**Extract provided:**
* * * * * * * * *
The German filmmaker, video artist, writer and teacher Harun Farocki died on July 30 near Berlin. He was 70.

Over four decades, Farocki created over 100 films and multi-screen installations – discursive ‘film essays’ that use found footage to question the cultural production of photographic and moving imagery. His works reflect on the profound effects on the individual of warfare, consumerism and technology.

Farocki’s best-known work is perhaps Inextinguishable Fire (1969), an agitprop piece commenting on the US military’s use of napalm bombs in Vietnam. During the film the artist appears on camera burning his arm with a cigarette to illustrate the comparative heat of burning tobacco (400°C) and the weapon (3000°C).

Other seminal works by Farocki include Images of the World and the Inscription of War (1988) and Workers Leaving the Factory (1995), the latter expanding the Lumiere Brothers’ original film sequence in a montage of shots of factory workforces taken throughout the 20th century. His 2009 work, Immersion, explores the use of virtual reality and gaming in military recruitment, training and post-traumatic stress therapy. 

Major retrospectives

Major retrospectives of Farocki’s films and multi-screen works were staged in the UK in 2009-10, at Raven Row and Tate Modern concurrently. In 2007 his 12-channel video installation Deep Play, exploring the tools and technologies of sports broadcasting, was shown at Documenta.
* * * * * * * * *
**Study material:**
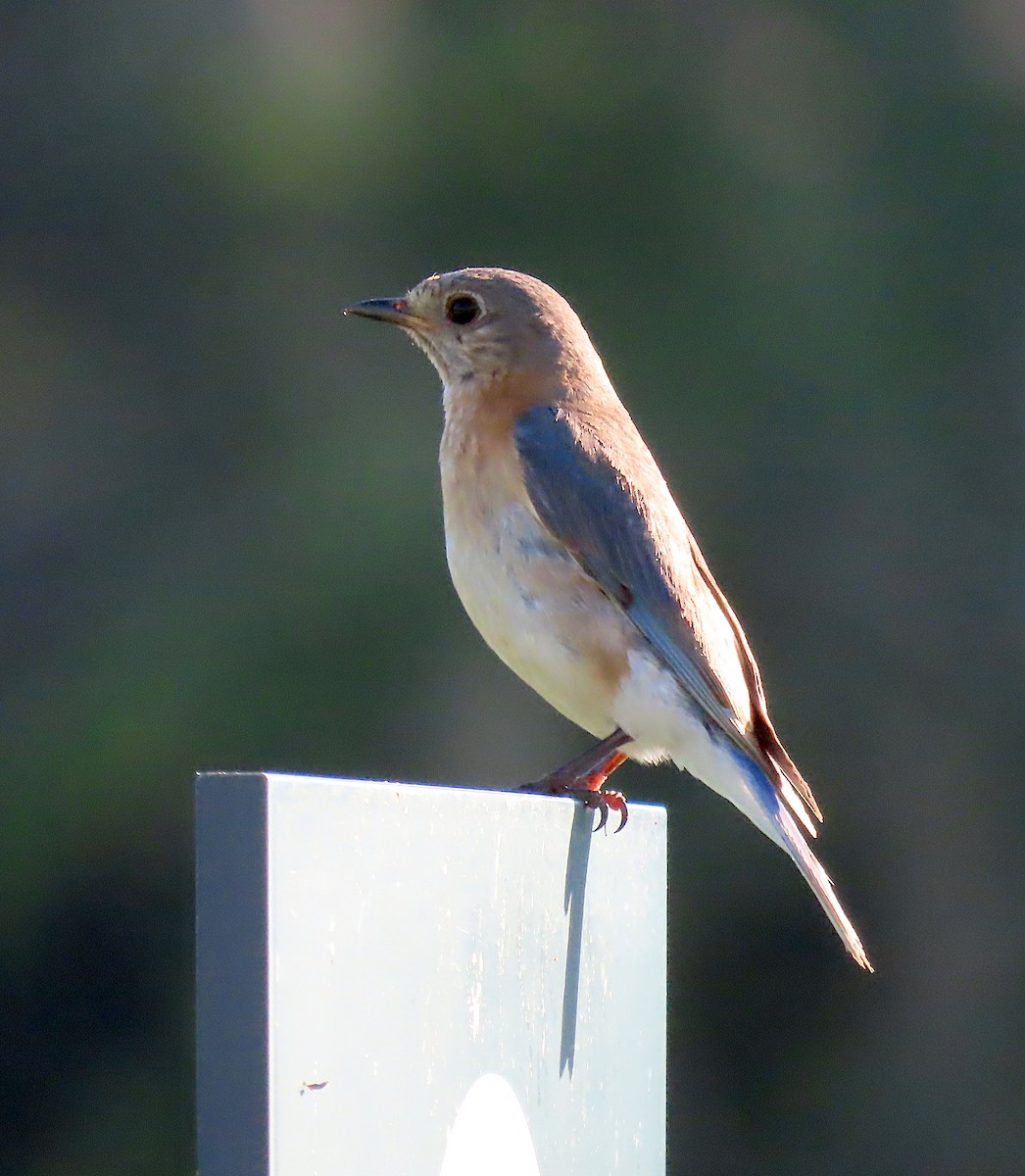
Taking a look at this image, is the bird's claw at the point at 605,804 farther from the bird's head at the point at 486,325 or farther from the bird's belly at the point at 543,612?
the bird's head at the point at 486,325

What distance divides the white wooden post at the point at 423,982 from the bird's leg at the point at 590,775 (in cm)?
26

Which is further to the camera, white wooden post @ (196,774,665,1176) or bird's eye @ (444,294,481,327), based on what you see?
bird's eye @ (444,294,481,327)

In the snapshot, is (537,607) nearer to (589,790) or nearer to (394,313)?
(589,790)

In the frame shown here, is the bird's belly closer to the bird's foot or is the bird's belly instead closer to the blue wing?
the blue wing

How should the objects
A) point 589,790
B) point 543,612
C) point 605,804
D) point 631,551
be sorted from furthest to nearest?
point 631,551, point 543,612, point 589,790, point 605,804

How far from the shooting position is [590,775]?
425 cm

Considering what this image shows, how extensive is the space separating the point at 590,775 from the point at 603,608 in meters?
0.35

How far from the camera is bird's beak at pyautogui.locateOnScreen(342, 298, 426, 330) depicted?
16.0 ft

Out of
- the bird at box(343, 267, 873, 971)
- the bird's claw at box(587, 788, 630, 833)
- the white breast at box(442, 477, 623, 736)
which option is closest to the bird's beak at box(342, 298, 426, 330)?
the bird at box(343, 267, 873, 971)

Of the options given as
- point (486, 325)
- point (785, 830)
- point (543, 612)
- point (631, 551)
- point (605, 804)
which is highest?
point (486, 325)

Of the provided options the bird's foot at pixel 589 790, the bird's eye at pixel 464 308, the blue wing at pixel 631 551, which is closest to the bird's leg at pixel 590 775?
the bird's foot at pixel 589 790

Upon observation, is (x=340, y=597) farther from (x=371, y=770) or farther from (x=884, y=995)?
(x=884, y=995)

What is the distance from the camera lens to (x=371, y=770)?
11.1 meters

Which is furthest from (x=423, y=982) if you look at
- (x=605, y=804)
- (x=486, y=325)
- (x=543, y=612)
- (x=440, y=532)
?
(x=440, y=532)
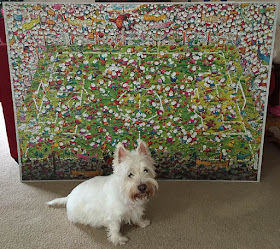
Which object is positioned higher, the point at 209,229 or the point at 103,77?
the point at 103,77

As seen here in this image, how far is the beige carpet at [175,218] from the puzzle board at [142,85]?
14 cm

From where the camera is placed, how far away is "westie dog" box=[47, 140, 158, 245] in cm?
172

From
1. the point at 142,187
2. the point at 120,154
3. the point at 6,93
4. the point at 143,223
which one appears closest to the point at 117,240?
the point at 143,223

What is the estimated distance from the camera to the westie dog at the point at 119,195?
1720 mm

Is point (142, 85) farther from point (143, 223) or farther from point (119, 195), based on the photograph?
point (143, 223)

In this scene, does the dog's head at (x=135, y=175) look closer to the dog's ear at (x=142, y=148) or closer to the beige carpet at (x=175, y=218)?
the dog's ear at (x=142, y=148)

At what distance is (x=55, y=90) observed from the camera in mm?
2162

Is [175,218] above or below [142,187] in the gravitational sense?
below

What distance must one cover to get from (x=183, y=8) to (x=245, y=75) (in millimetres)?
604

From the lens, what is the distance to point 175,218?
6.47 ft

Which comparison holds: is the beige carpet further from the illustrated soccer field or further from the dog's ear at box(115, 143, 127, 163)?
A: the dog's ear at box(115, 143, 127, 163)

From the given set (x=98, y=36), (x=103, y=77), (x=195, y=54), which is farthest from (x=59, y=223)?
(x=195, y=54)

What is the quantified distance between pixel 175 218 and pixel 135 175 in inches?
18.4

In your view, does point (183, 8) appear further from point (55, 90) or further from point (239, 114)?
point (55, 90)
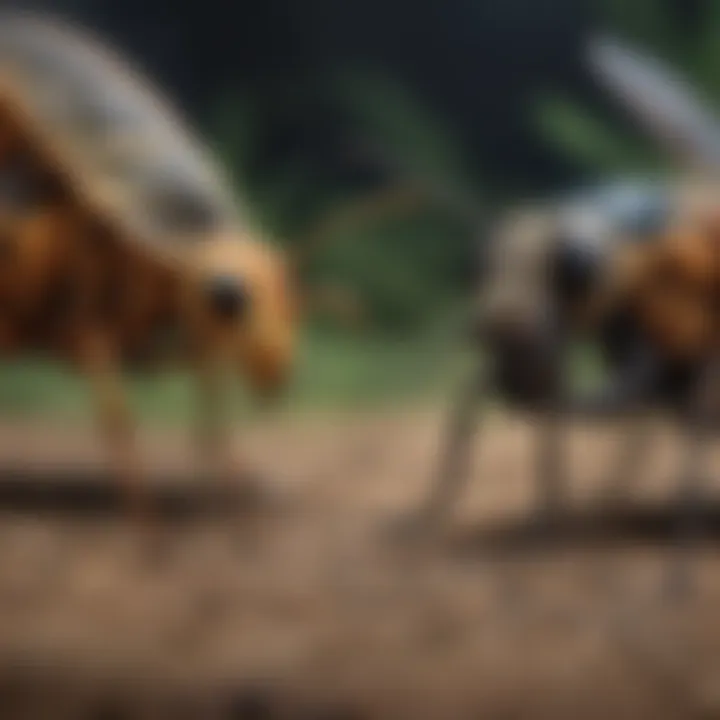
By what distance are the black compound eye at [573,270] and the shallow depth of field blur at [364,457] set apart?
54 mm

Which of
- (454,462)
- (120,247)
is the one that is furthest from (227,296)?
(454,462)

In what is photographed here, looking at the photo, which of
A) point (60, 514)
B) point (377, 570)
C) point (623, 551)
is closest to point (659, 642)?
point (623, 551)

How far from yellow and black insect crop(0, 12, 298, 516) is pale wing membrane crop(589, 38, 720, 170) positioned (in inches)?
8.8

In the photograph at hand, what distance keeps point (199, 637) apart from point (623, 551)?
0.91 feet

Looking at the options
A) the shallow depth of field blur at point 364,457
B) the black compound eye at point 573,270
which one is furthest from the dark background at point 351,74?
the black compound eye at point 573,270

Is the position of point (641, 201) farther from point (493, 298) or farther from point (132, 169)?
point (132, 169)

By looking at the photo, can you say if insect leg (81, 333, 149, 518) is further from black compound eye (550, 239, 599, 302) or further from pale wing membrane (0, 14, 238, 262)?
black compound eye (550, 239, 599, 302)

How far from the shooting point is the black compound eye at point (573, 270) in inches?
53.1

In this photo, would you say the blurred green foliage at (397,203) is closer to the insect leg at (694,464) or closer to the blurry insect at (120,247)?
the blurry insect at (120,247)

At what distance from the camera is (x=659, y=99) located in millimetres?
1209

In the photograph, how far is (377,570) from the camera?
1.26m

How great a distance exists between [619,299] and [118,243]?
348 millimetres

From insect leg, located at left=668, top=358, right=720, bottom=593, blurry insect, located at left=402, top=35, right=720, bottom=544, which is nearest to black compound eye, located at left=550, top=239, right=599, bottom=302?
blurry insect, located at left=402, top=35, right=720, bottom=544

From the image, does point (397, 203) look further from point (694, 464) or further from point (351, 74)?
point (694, 464)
* * * * * * * * *
**Task instructions:**
• 1. Copy the part of the text on Harun Farocki starting at "Other seminal works" and ending at "shown at Documenta.", changing "Raven Row" to "Whitechapel Gallery".
• 2. According to the text on Harun Farocki, what burning temperature is given for napalm in Inextinguishable Fire?

**Activity answers:**
• 1.
Other seminal works by Farocki include Images of the World and the Inscription of War (1988) and Workers Leaving the Factory (1995), the latter expanding the Lumiere Brothers’ original film sequence in a montage of shots of factory workforces taken throughout the 20th century. His 2009 work, Immersion, explores the use of virtual reality and gaming in military recruitment, training and post-traumatic stress therapy. 

Major retrospectives

Major retrospectives of Farocki’s films and multi-screen works were staged in the UK in 2009-10, at Whitechapel Gallery and Tate Modern concurrently. In 2007 his 12-channel video installation Deep Play, exploring the tools and technologies of sports broadcasting, was shown at Documenta.

• 2. 3000°C